- DIRECTIVE -
Put the lines of the listing into a numbered list, beginning at the line that contains "How great a" and ending with the last line of the listing, and leave out any blank lines.

===============

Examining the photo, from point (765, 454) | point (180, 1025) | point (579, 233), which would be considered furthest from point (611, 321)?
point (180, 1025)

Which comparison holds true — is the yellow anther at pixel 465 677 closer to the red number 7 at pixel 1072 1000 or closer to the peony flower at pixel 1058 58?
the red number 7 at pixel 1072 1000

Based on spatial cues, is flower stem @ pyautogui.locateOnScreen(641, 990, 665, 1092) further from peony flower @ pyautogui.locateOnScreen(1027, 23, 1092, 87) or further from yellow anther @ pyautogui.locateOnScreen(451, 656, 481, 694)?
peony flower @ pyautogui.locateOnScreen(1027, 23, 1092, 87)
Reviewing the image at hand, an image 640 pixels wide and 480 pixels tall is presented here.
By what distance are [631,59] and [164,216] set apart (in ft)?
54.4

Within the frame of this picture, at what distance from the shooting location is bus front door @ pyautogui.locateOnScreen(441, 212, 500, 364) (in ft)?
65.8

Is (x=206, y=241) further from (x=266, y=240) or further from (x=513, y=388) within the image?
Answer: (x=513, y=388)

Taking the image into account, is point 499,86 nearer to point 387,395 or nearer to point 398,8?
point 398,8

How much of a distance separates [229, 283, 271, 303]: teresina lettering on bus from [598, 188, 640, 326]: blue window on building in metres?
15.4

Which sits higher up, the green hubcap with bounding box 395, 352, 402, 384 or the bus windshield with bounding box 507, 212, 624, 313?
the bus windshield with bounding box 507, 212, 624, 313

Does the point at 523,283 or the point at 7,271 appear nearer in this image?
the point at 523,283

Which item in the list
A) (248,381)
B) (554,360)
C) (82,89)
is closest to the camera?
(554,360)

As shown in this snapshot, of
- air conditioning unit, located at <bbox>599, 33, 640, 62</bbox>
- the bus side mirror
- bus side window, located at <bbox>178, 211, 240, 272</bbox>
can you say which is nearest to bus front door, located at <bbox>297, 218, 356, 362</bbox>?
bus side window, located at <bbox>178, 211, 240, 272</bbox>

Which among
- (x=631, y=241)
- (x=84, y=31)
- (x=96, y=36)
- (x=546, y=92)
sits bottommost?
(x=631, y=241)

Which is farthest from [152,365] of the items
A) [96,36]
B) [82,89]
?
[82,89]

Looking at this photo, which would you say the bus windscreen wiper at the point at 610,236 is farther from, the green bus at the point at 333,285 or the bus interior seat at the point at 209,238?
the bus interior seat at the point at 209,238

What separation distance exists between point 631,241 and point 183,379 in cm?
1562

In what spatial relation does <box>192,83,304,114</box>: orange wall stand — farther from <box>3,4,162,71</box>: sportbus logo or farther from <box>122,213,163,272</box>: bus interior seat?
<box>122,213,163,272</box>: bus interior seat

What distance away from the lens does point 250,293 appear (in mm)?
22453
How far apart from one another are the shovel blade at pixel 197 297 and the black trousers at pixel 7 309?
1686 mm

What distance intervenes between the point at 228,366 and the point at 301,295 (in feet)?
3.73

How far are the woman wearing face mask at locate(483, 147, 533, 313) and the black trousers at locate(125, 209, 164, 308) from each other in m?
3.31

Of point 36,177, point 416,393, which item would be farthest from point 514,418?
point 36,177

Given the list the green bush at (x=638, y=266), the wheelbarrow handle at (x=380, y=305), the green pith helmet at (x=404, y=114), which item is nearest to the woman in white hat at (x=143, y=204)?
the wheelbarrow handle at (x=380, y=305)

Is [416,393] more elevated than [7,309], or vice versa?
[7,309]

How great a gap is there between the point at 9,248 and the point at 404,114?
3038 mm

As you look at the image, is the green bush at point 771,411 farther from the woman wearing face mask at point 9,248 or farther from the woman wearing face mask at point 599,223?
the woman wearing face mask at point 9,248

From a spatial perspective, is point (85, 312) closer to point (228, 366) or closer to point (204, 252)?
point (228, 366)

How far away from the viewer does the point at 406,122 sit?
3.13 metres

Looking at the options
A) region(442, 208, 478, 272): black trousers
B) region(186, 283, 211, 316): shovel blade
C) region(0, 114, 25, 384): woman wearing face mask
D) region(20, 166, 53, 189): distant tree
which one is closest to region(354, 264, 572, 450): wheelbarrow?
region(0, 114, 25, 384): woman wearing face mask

===============

- EXERCISE SOLUTION -
1. How great a gap is there between the point at 9,248 and the point at 404,114?
2. 3038 mm
3. As you look at the image, is the green bush at point 771,411 farther from the woman wearing face mask at point 9,248 or farther from the woman wearing face mask at point 599,223?
4. the woman wearing face mask at point 9,248
5. From a spatial perspective, is point (85, 312) closer to point (228, 366) or closer to point (204, 252)?
6. point (228, 366)
7. How far away from the viewer does the point at 406,122 sit?
8. 3.13 metres
9. Looking at the options
10. A) region(442, 208, 478, 272): black trousers
11. B) region(186, 283, 211, 316): shovel blade
12. C) region(0, 114, 25, 384): woman wearing face mask
13. D) region(20, 166, 53, 189): distant tree
14. which one is closest to region(354, 264, 572, 450): wheelbarrow?
15. region(0, 114, 25, 384): woman wearing face mask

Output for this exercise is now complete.